▶ Excerpt to read:
★ ★ ★ ★ ★ ★ ★

Snodgrass, W[illiam] D[eWitt] (1926– ),born in Pennsylvania, educated at the University of Iowa (B.A., 1949), where he also did graduate work, has taught English and speech at Syracuse and the University of Delaware (1979– ). He is known for the fine craftsmanship and deep feeling of his first collection of poems,
Heart's Needle (1959, Pulitzer Prize), whose title work about a father's love for a daughter he can see only infrequently, is perhaps autobiographical but has universality in its theme of separation. Later works, also marked by formal technique and personal revelation, include
After Experience (1968), incorporating translations of Rilke;
Gallows Songs of Christian Morgenstern (1967);
The Führer Bunker (1977), poems on the end of the Third Reich in the voices of major Nazis;
Selected Poems 1957–1987 (1987); and
Remains (1985), seven poems originally printed in another limited edition in 1970.
Six Troubadour Songs (1977) prints translations.
Each in His Season (1994) is a book of new poems organized in four parts, using both free and formal verse and ranging widely in subjects and themes: for example,
In Memory of Lost Brain Cells and
The Ballad of Jesse Helms, the latter a rancorous satire in 16 stanzas.
The Drunken Minstrel Rags His Bluegrass Lute parodies Stevens's
Man with a Blue Guitar.
The Fuehrer Bunker: The Complete Cycle appeared in 1995.
In Radical Pursuit (1975) and
To Sound Like Yourself (2003) collect literary criticism.

★ ★ ★ ★ ★ ★ ★

▶ Provided material:
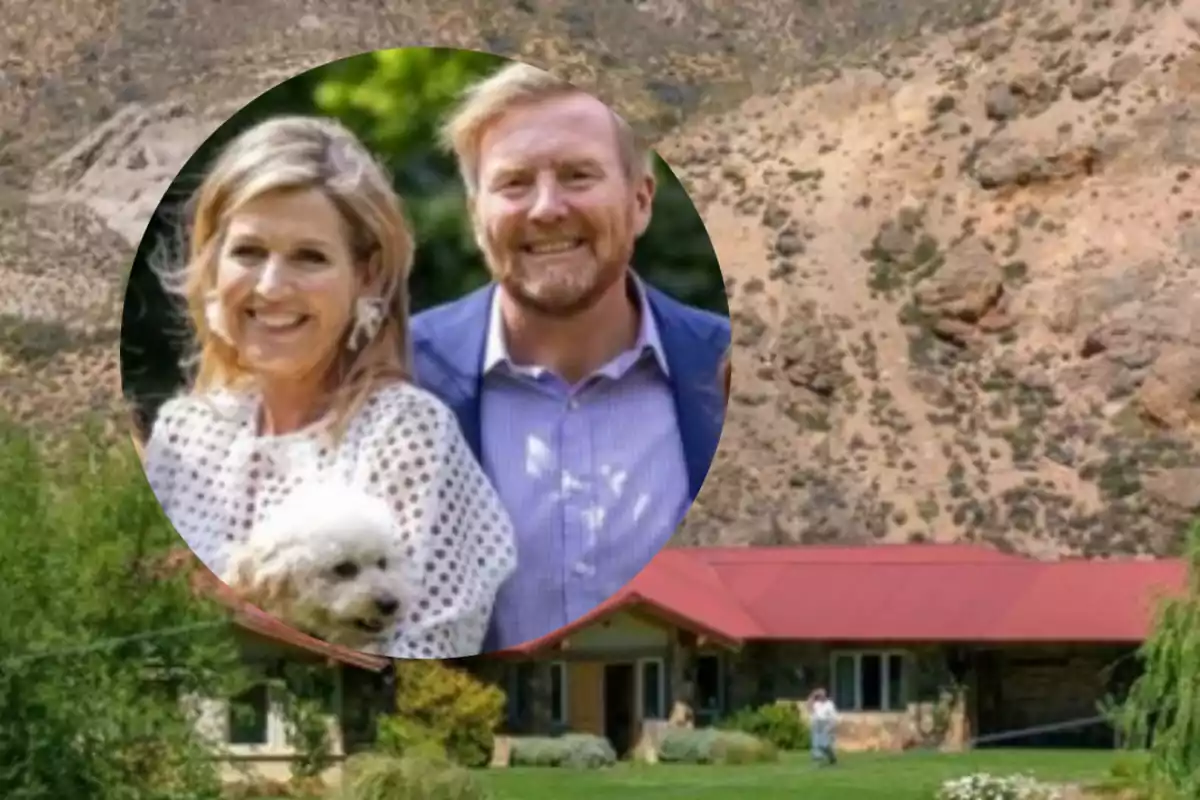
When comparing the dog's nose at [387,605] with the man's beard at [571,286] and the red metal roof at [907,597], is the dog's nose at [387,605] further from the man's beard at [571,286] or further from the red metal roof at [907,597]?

★ ★ ★ ★ ★ ★ ★

▶ Task instructions:
a) In the entry on W. D. Snodgrass, why is the title poem of Heart's Needle said to reach beyond the poet's own life? Answer in one to three sentences.
b) Translate this sentence from the entry on W. D. Snodgrass into French: "The Fuehrer Bunker: The Complete Cycle appeared in 1995."
c) Reproduce everything in the entry on W. D. Snodgrass from "Six Troubadour Songs" down to "a Blue Guitar.".

▶ Numbered responses:
a) The title poem of Heart's Needle is about a father's love for a daughter he can see only infrequently. It may be autobiographical, but its theme of separation gives it universality.

b) The Fuehrer Bunker: The Complete Cycle a paru en 1995.

c)
Six Troubadour Songs (1977) prints translations.
Each in His Season (1994) is a book of new poems organized in four parts, using both free and formal verse and ranging widely in subjects and themes: for example,
In Memory of Lost Brain Cells and
The Ballad of Jesse Helms, the latter a rancorous satire in 16 stanzas.
The Drunken Minstrel Rags His Bluegrass Lute parodies Stevens's
Man with a Blue Guitar.